▶ **Article**:
--- Begin ---
On the video you can see her look down briefly before the sound of impact, but right before and at the time of the impact she appears to be looking forwards.
> do you think she has any chance to defend herself in court even if say victim was jaywalking
Presumably entirely depends on how egregious the hypothetical jaywalking was and whether or not she can prove it. i.e. if it would’ve been impossible to avoid the accident regardless of her phone use, the phone use is probably irrelevant.
I read the article and watched the video. We can't tell whether the pedestrian suddenly stepped into the street or if things would've gone differently had she been fully focused. I prefer to reserve judgment.
Forgiveness only counts when you believe the crime to be unforgivable, yet forgive the criminal anyway. "Forgiveable crimes" are just crimes you merely tolerate.
“There is a limit to human charity," said Lady Outram, trembling all over.
"There is," said Father Brown dryly, "and that is the real difference between human charity and Christian charity. You must forgive me if I was not altogether crushed by your contempt for my uncharitableness today; or by the lectures you read me about pardon for every sinner. For it seems to me that you only pardon the sins that you don't really think sinful. You only forgive criminals when they commit what you don't regard as crimes, but rather as conventions. So you tolerate a conventional duel, just as you tolerate a conventional divorce. You forgive because there isn't anything to be forgiven.”
Surely there must be some conception of forgiveness outside those of sin and charity. I'm not even sure what it really means for forgiveness to "count".
I think you’re reading too literally into the words sin and charity. Sin in this case just means a transgression or wrong to you or your community. Charity here is used in the philosophical sense, meaning an openness to tolerating transgressions.
For forgiveness to mean anything at all you need to forgive an actual injury. “Forgiving” someone for doing what you don’t mind them doing anyway is not forgiveness, it’s tolerance.
--- End ---
▶ **Collected data**:
--- Begin ---
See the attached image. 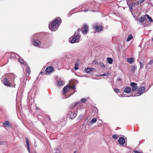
--- End ---
In the discussion, which words or phrases are set in quotation marks outside the exchange between Lady Outram and Father Brown? Rely only on the discussion to answer.

▶ **Result of the task**:
- "Forgiveable crimes"
- "count"
- "Forgiving"